- DATA EXTRACT -
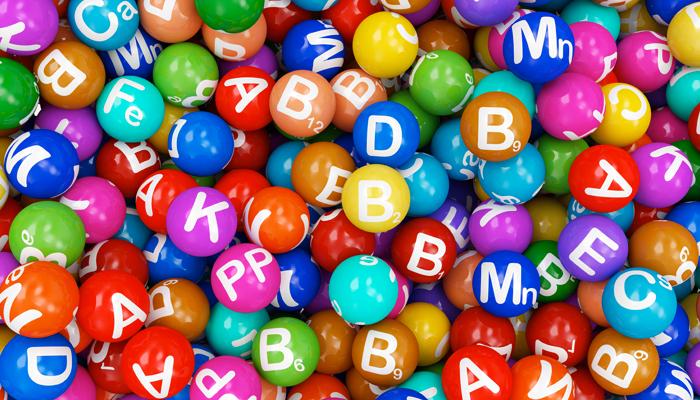 Il corpo necessita, inoltre, le seguenti minerali, vale a dire, ferro, magnesio, cromo, fosforo, calcio, rame, selenio, fluoro, iodio e zinco.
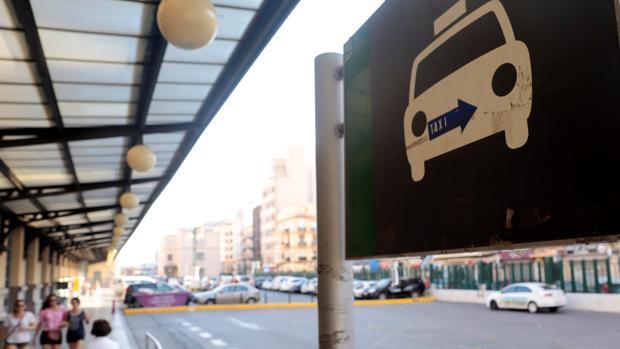 Parada de taxis vacía en la estación del Norte, en Valencia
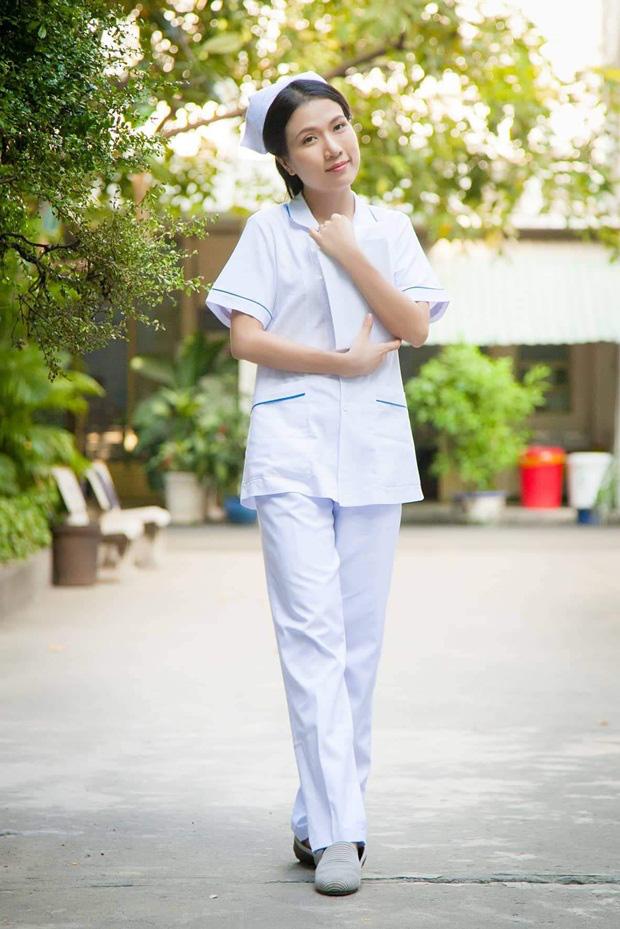 Sau Cua lại vợ bầu, diễn viên Thùy Dương chuyển hẳn sang làm y tá trong Nắng 3 - Ảnh 7.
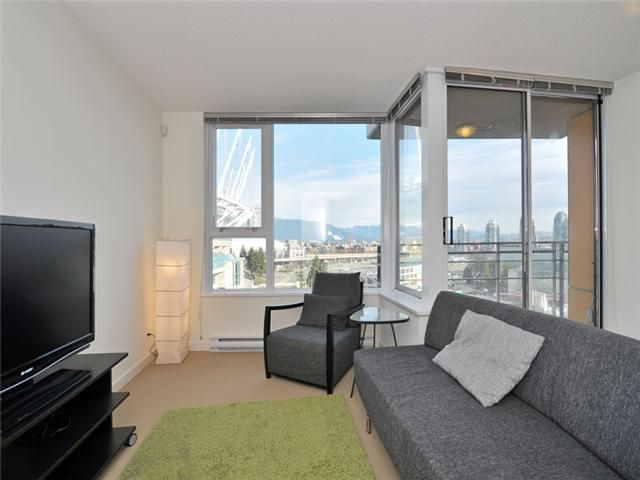 "Main Photo: 1201 33 SMITHE Street in Vancouver: Yaletown Condo for sale in ""Coopers Lookout"" (Vancouver West)  : MLS®# V924404"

- DESCRIPTION OF THE TASK -
Please return the lines from the line with "Sau Cua lại" through the last line of the data, both included, exactly, and without pictures.

- TASK RESULT -
 Sau Cua lại vợ bầu, diễn viên Thùy Dương chuyển hẳn sang làm y tá trong Nắng 3 - Ảnh 7.
 "Main Photo: 1201 33 SMITHE Street in Vancouver: Yaletown Condo for sale in ""Coopers Lookout"" (Vancouver West)  : MLS®# V924404"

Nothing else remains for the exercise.